• **Directions**:
Count how many lines of the records below contain the string "instances". Reply with the number alone.

• **Dataset rows**:
# # # # #

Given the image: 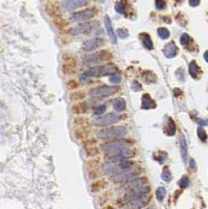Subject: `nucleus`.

# # # # #

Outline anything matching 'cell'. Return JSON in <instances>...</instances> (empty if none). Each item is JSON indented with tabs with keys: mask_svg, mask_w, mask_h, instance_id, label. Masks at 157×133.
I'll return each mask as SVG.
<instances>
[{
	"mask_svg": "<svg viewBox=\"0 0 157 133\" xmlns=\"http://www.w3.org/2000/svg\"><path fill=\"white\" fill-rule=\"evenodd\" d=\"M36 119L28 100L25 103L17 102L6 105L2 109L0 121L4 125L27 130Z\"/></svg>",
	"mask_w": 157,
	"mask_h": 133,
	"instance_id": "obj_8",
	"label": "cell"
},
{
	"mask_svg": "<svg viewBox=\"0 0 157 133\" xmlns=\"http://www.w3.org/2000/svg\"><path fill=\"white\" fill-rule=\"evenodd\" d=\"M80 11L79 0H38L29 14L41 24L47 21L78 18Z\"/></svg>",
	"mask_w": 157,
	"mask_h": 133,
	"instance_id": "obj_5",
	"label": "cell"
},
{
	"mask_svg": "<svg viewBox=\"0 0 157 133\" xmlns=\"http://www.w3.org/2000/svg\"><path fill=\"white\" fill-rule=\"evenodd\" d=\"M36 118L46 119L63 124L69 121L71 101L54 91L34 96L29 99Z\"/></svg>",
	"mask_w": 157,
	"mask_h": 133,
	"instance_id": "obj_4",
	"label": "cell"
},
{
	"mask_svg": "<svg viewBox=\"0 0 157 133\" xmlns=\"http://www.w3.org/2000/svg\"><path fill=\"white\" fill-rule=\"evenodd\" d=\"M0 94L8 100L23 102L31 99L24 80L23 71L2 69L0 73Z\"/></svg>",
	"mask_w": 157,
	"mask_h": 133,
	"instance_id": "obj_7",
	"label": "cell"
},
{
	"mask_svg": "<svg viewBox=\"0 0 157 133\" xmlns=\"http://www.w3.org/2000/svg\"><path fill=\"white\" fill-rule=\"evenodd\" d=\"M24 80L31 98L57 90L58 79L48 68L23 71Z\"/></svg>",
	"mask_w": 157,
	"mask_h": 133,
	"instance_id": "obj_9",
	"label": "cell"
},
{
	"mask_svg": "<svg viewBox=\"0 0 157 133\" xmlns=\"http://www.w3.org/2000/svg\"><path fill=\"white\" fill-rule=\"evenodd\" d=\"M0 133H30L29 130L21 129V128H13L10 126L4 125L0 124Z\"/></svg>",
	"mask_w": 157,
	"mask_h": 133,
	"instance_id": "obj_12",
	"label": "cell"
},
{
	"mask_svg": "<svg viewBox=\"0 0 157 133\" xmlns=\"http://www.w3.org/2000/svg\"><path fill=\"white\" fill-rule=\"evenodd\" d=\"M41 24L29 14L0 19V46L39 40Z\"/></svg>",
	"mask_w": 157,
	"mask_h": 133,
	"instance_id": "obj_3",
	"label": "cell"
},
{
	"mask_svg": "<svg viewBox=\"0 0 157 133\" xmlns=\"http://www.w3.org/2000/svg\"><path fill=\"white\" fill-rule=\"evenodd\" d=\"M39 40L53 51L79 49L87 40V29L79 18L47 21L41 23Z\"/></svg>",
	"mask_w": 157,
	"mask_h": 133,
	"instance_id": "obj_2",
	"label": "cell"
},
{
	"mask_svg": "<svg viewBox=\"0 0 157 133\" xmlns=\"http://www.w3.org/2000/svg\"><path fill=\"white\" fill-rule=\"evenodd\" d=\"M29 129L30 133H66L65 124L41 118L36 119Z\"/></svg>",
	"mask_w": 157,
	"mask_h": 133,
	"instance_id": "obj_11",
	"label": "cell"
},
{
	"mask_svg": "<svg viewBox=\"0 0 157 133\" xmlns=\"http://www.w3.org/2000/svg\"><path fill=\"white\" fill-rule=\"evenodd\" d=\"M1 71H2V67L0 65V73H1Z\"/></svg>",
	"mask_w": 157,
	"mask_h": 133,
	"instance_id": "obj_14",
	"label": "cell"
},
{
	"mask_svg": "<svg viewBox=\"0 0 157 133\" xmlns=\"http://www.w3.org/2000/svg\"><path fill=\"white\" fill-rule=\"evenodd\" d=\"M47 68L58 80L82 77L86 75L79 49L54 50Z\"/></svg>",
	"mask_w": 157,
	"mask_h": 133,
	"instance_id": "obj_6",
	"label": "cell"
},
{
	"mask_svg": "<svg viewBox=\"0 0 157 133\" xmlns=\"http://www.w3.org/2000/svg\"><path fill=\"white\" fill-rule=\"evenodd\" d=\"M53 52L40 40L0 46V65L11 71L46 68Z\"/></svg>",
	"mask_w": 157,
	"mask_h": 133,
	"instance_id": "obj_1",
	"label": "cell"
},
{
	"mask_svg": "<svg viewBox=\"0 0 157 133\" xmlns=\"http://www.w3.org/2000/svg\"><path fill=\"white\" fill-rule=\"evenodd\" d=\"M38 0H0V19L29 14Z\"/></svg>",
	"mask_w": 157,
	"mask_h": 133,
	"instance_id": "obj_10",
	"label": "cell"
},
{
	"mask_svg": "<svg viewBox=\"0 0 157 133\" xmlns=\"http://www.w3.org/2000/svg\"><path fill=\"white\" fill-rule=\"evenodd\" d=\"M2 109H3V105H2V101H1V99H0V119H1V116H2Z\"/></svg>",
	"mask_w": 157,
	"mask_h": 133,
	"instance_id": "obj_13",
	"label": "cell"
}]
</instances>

# # # # #

• **Completed task**:
3